Neelakantan tries to keep his story telling engaging.

"I want my stories to be relished. I do not want my readers to rush through the book and fling it to one corner or use it as a mid flight read that would be forgotten the moment they read the ending," he told PTI.

Neelakantan, author of the Baahubali trilogy, the prequel to S S Rajamouli's movie; Asura: Tale of the Vanquished, which told the Ramayana from Ravana's point of view; and the Ajaya series, says his retelling works are all based on characters.

I work on characters. I become the characters when I write in their voice. The character could be Ravana as in Asura', Baali as in Vanara', Duryodhana as in Ajaya' or Sita or Hanuman as in the series I wrote- Siya Ke Ram' or Mahabali Hanuman'. I go away from the conventional telling and bring in many folk elements to add depth of perspective, he says.

According to him, Vanara: The Legend of Baali, Sugreeva and Tara, published by Penguin Random House India, is arguably the world's first love triangle.

Research is very important for Neelakantan's stories.

"In books based on Indian Puranas, research is the most important part. The variations in the stories are mindboggling. A wide repository of research material would fire my imagination and help me in taking the story the way I want. Since I work from the perspective of unconventional heroes (villains), research becomes the driving factor in my novels," he says.

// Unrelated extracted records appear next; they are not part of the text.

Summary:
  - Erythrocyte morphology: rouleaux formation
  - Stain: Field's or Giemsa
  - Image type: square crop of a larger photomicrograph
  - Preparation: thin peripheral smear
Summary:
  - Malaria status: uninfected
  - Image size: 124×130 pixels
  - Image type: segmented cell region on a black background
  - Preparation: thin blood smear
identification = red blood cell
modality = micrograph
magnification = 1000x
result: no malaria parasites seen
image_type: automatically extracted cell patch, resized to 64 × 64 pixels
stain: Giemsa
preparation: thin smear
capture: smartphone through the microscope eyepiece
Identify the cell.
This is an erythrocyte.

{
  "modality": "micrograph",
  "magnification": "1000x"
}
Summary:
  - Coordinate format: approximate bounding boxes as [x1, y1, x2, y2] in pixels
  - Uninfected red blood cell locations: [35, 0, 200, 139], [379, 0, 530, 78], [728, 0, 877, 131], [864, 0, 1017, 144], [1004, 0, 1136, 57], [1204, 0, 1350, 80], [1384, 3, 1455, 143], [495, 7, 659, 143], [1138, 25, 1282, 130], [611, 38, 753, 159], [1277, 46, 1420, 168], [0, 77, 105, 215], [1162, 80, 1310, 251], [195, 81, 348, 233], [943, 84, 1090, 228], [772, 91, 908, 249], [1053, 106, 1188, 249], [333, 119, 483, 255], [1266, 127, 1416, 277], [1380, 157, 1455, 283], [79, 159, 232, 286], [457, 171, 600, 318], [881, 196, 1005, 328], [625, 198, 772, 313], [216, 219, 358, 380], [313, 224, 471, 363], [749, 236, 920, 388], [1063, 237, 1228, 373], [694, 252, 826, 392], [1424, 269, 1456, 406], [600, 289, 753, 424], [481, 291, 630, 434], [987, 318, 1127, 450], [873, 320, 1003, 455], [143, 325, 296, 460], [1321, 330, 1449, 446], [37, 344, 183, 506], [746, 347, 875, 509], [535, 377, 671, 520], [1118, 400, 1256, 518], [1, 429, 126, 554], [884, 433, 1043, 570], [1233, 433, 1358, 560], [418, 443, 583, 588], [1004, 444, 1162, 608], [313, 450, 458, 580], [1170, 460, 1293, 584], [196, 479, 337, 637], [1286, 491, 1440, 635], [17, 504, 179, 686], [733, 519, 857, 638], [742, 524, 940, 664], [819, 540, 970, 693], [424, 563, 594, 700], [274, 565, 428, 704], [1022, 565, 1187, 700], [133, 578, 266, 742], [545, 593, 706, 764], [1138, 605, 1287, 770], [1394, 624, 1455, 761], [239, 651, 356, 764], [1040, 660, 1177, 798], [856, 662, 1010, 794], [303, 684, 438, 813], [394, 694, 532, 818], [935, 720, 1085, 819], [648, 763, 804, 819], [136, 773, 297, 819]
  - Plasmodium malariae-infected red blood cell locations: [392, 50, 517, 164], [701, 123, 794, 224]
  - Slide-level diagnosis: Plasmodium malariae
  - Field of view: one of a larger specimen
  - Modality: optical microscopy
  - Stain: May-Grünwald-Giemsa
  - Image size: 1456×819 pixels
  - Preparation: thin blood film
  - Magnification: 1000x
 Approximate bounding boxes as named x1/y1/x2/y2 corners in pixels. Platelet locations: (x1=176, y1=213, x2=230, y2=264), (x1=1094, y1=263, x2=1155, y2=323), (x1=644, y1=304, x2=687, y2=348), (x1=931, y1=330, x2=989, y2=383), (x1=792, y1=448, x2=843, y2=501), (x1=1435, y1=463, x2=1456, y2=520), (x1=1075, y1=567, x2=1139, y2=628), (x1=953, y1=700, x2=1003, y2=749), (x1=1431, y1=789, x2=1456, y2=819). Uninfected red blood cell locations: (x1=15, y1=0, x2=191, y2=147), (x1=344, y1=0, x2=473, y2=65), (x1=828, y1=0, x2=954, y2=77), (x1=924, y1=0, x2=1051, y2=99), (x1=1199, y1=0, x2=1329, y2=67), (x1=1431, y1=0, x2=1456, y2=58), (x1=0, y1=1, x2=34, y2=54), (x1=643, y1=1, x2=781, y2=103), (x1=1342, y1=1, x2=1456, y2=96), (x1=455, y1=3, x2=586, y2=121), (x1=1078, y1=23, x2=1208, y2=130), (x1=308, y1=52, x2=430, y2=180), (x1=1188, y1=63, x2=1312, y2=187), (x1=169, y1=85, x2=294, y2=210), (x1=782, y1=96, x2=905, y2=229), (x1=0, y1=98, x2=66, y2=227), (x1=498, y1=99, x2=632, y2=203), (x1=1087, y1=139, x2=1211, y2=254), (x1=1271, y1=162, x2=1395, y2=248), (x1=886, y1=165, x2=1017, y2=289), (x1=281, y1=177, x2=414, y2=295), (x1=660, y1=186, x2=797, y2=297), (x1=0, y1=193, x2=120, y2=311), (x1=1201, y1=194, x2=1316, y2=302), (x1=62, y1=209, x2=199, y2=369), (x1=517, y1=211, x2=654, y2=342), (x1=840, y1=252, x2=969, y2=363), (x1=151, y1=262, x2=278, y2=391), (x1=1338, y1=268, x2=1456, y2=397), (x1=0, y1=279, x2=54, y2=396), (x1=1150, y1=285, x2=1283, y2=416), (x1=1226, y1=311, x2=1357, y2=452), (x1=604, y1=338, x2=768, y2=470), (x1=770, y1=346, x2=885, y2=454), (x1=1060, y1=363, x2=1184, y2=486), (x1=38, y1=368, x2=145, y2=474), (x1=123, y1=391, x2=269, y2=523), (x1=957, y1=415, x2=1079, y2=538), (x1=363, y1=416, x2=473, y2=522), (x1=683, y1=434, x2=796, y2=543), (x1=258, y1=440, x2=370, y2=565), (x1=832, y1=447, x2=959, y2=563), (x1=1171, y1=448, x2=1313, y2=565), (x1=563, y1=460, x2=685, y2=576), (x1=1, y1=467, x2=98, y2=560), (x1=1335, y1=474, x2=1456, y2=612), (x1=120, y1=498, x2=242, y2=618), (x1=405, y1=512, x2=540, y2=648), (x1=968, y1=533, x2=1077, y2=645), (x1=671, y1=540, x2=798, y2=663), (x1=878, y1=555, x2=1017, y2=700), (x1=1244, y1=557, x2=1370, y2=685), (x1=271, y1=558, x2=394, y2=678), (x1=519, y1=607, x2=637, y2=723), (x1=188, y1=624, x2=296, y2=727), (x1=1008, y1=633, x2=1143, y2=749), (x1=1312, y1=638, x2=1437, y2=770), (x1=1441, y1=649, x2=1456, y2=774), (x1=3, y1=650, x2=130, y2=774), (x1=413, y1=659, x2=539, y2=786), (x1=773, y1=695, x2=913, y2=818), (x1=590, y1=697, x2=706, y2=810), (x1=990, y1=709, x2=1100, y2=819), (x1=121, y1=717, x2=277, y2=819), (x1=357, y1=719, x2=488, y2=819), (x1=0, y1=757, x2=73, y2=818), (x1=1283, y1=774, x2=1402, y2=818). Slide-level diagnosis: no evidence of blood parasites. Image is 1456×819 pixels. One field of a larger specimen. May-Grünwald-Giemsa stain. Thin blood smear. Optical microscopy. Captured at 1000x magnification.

Neelakantan is now working on the second part of the Baahubali series.

Baali and Sugreeva of the Vana Nara tribe were orphan brothers who were born in abject poverty and grew up as slaves like most of their fellow tribesmen. They were often mocked as the vanaras, the monkey men. Sandwiched between the never-ending war between the Deva tribes in the north and the Asura tribes in the south, the Vana Naras seemed to have lost all hope.

But Baali was determined not to die a slave. Aided by his beloved brother, Sugreeva, Baali built a country for his people. The capital city, Kishkindha, became a beacon of hope for emancipated slaves from across the world.

It was a city of the people, by the people, for the people, where there was no discrimination based on caste, creed, language or the colour of skin.

For a brief period in history, it seemed as if mankind had found its ideal hero in Baali. But then fate intervened through the beautiful Tara, the daughter of a tribal physician.

Loved by Baali and lusted after by Sugreeva, Tara became the cause of a fraternal war that would change history for ever.